Day 2 and Day 3 were the same – with students completing the questions which we compiled into a number of tasks to choose from. There were three parts – and they had choice within each part. Overall, this went well – with most students performing well in both my Grade 9 and Grade 10 classes.
This type of summative task near the end of the semester allowed for students to tell you what they took away as the most important concepts and ideas from each of the topics they studied. The conversations were rich and some of the arguments over the “best” questions were interesting to listen to.
Here are some of my favourite questions:
Grade 9 Applied
How high did the snowboarder jump? How many stacking dolls fit into this giant stacking doll? How far away did the snowboarder land away from the doll?
Usain Bolt video: Does his speed increase, decrease or stay the same during the whole race? How much did he win by? Who would win – Bolt or a cheetah?
How long would it take to cook this burger? What is the volume of the burger? How many regular burgers would you have to eat to equal this giant burger? How many people can you feed with this burger? How many tomatoes/onions/pickles would you need for this burger?
What should be the cost of the size 12 shoes based on how much they weigh? How much would a size 18 shoe weigh? Why are these ugly running shoes cost $100?
Grade 10 Applied
How many M&M’s do you need to cover this cake? How many packages of M&M’s do you need to buy to make this cake?
How much cheese did he eat? What fraction of the cheese did he take? How did he become so good at cooking?
Tangled movie trailer: How long is Rapunzel’s hair? How heavy is her hair? How does she hold up her head? How long does it take her to grow her hair this long? Is it a happy ending?
Rocket Boys video (October Sky movie): What speed is the rocket going? What is the maximum height of the rocket? How long is the rocket in the air for?
This was just a sampling of the kind of questions my students came up with during the rounds. I also love some of their reasoning behind the questions:
I think they are good questions because we studied shapes and solids and this question is related to what I learned.
This is a visual type question – so I think that’s good.
I want to work with graphs to find out this answer.
This question will provide an answer that is informative.
I’m voting for this one because it would be fun to solve.
This is a good question because solving for area is just good math.
I think circle math is fun.
This is a good question because I was curious about it.
I chose this question because it is challenging and I’m good at those typees of questions so I would do a good job on the summative.
The good: This final performance task allowed students to consider what are good questions and why. They also spent time reflecting on the semester of learning and what they thought were the big ideas and the important mathematics. I really liked how they were able to collaborate with their classmates to come up with questions, and then narrow down to their top five.
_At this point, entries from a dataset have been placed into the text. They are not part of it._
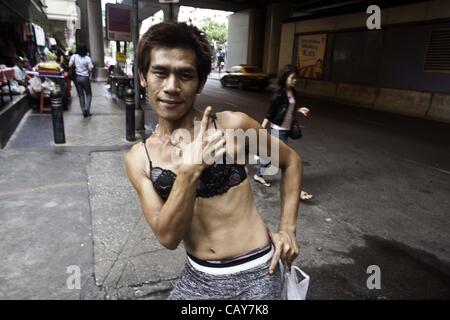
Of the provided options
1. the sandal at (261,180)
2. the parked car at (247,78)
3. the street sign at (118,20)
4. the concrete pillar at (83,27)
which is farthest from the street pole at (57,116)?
the concrete pillar at (83,27)

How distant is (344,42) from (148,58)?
67.5 feet

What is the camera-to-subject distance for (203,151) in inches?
48.7

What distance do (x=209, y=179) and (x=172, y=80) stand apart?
17.1 inches

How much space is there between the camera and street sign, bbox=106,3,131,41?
1220 centimetres

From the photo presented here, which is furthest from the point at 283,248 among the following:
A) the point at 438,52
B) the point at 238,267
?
the point at 438,52

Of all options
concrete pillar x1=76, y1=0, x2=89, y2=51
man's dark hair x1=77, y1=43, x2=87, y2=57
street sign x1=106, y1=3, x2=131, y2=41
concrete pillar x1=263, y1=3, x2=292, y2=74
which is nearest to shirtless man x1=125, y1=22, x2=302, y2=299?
man's dark hair x1=77, y1=43, x2=87, y2=57

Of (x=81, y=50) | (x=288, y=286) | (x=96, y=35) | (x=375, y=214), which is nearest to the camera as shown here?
(x=288, y=286)

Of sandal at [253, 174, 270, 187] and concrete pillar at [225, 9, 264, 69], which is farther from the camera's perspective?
concrete pillar at [225, 9, 264, 69]

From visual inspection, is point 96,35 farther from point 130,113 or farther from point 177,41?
point 177,41

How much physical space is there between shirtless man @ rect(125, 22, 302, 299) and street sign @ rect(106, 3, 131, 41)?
1200 centimetres

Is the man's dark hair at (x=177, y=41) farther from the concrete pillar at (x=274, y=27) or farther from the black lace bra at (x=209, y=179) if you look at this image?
the concrete pillar at (x=274, y=27)

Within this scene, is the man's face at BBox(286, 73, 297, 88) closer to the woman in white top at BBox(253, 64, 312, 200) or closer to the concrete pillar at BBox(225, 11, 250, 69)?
the woman in white top at BBox(253, 64, 312, 200)

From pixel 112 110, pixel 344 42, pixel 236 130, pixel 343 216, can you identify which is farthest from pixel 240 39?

The variety of questions was astounding to me and with both classes the number of unrelated questions were very low. They were in control and I did not see one student not take part on Day 1.
The bad: There wasn’t really any challenges when it came to the students participation and completing their task – but it was a fair amount of work sorting through their questions and then compiling the questions into a format that was easy for them to access and provide solutions for – all in a small window of time, between days. Necessary data for each question was provided. We decided to divide the questions into three parts so they would answer a few questions that were easier, medium and more challenging.